Narrator: Anastasia Bertollo

Unabridged: 6 min

Format: Digital Audiobook Download

Published: 01/22/2015


Synopsis

Leo Tolstoy (1828 – 1910) is one of the most famous Russian writers and thinkers and is considered one of the greatest writers in the world. His work marked a new stage of the development of the Russian and world’s realism and connected the literature of the XIX and the XX centuries. His short stories stated his thoughts on the God, the Good and the Evil and their place in our lives.This story is a parable of a sinner trying to get past the Pearly Gates having no good thing done during his lifetime. As different people answer his knocking on the Gates, he tries to persuade them to let him in facing one refusal after another. But what would be a real reason to let the sinner go into the Garden of Eden? Despite you may disagree, the story will definitely set you thinking.A SmartTouch Media production.

Author Bio

Leo Tolstoy was born in 1828 at Yasnaya Polyana in central Russia and educated privately. He studied Oriental languages and law at the University of Kazan, then led a life of dissipation until 1851, when he went to the Caucasus and joined an artillery regiment. He took part in the Crimean War, and on the basis of this experience wrote The Sevastopol Stories, which confirmed his tenuous reputation as a writer.

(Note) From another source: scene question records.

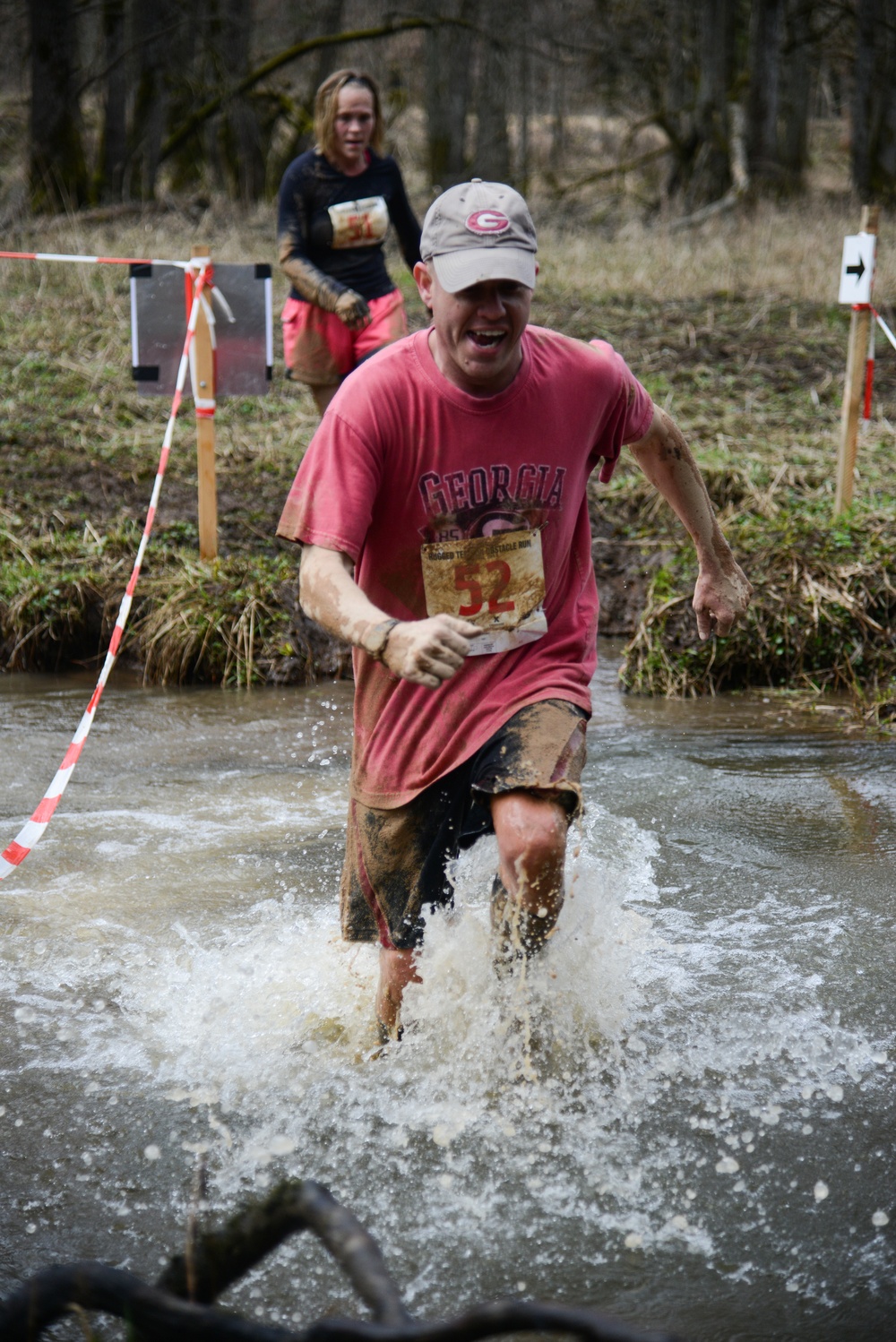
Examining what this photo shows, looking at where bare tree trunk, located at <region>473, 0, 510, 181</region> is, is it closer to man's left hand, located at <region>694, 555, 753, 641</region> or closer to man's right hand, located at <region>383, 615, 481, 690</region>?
man's left hand, located at <region>694, 555, 753, 641</region>

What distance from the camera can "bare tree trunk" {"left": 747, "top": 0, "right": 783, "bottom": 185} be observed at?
20.2 meters

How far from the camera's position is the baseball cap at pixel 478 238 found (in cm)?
284

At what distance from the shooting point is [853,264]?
24.3 ft

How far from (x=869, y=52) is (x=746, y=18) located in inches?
273

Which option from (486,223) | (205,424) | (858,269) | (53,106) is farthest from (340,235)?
(53,106)

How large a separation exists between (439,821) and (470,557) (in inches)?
24.1

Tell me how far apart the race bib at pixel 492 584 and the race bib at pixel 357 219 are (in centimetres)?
431

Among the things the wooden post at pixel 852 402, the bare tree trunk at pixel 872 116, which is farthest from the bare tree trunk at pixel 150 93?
the wooden post at pixel 852 402

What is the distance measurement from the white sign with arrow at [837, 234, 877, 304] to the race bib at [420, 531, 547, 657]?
16.2 ft

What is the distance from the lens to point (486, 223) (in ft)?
9.42

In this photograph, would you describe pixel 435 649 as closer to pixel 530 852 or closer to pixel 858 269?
pixel 530 852

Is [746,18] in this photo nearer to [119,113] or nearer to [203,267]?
[119,113]

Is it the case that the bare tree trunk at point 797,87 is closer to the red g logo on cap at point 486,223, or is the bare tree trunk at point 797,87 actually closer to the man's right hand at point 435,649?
the red g logo on cap at point 486,223

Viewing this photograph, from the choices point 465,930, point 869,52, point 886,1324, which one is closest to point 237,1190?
point 465,930
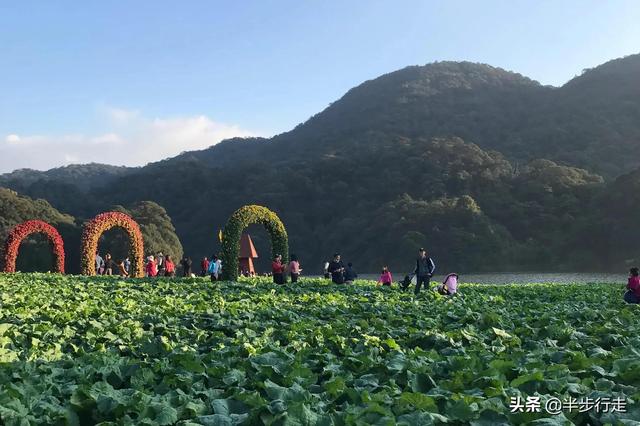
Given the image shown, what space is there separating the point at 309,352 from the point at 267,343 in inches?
39.5

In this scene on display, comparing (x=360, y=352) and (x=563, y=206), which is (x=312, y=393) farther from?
(x=563, y=206)

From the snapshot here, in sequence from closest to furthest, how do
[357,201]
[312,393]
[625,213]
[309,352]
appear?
[312,393]
[309,352]
[625,213]
[357,201]

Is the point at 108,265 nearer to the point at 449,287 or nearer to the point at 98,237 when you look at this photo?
the point at 98,237

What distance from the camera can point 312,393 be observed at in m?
4.78

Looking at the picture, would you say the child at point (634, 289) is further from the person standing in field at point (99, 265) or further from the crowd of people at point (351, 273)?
the person standing in field at point (99, 265)

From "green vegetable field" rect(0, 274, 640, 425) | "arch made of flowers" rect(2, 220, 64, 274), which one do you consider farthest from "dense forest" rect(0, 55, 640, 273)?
"green vegetable field" rect(0, 274, 640, 425)

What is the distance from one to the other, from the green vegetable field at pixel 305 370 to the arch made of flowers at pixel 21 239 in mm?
23026

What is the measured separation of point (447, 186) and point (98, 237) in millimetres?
54788

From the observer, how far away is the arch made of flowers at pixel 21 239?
30562 millimetres

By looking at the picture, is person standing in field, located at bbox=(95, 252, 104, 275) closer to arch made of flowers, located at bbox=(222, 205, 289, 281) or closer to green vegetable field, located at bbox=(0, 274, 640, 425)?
arch made of flowers, located at bbox=(222, 205, 289, 281)

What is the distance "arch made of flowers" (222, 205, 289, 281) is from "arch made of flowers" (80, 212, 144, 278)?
6.34 metres

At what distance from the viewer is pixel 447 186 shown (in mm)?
75625

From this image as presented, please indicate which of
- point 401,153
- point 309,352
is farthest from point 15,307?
point 401,153

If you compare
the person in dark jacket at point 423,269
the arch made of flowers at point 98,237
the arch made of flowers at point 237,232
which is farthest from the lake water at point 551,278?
the person in dark jacket at point 423,269
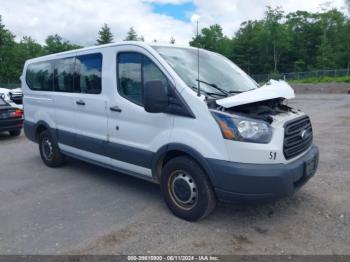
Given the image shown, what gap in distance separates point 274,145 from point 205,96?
889mm

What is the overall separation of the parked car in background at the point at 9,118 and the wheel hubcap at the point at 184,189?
7380 mm

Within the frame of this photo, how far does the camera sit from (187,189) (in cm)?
373

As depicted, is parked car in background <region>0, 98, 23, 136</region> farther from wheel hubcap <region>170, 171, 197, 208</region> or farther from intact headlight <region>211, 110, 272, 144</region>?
intact headlight <region>211, 110, 272, 144</region>

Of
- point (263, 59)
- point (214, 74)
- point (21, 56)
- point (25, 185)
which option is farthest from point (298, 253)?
point (263, 59)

After a period in St. Petersburg and abroad, where he studied educational methods for use in his school for peasant children at Yasnaya Polyana, Tolstoy married Sofya Behrs in 1862. The next fifteen years was a period of great happiness: the couple had thirteen children, and Tolstoy managed his estates, continued his educational projects, and wrote War and Peace and Anna Karenina.

A Confession marked a spiritual crisis in Tolstoy's life; he became an extreme moralist, and in a series of pamphlets written after 1880, he expressed his rejection of state and church, indictment of the weaknesses of the flesh, and denunciation of private property. He published his last novel, Resurrection, in 1900.

Tolstoy's teaching earned him many followers at home and abroad, but also much opposition, and in 1901 he was excommunicated by the Russian Orthodox Church. He died in 1910.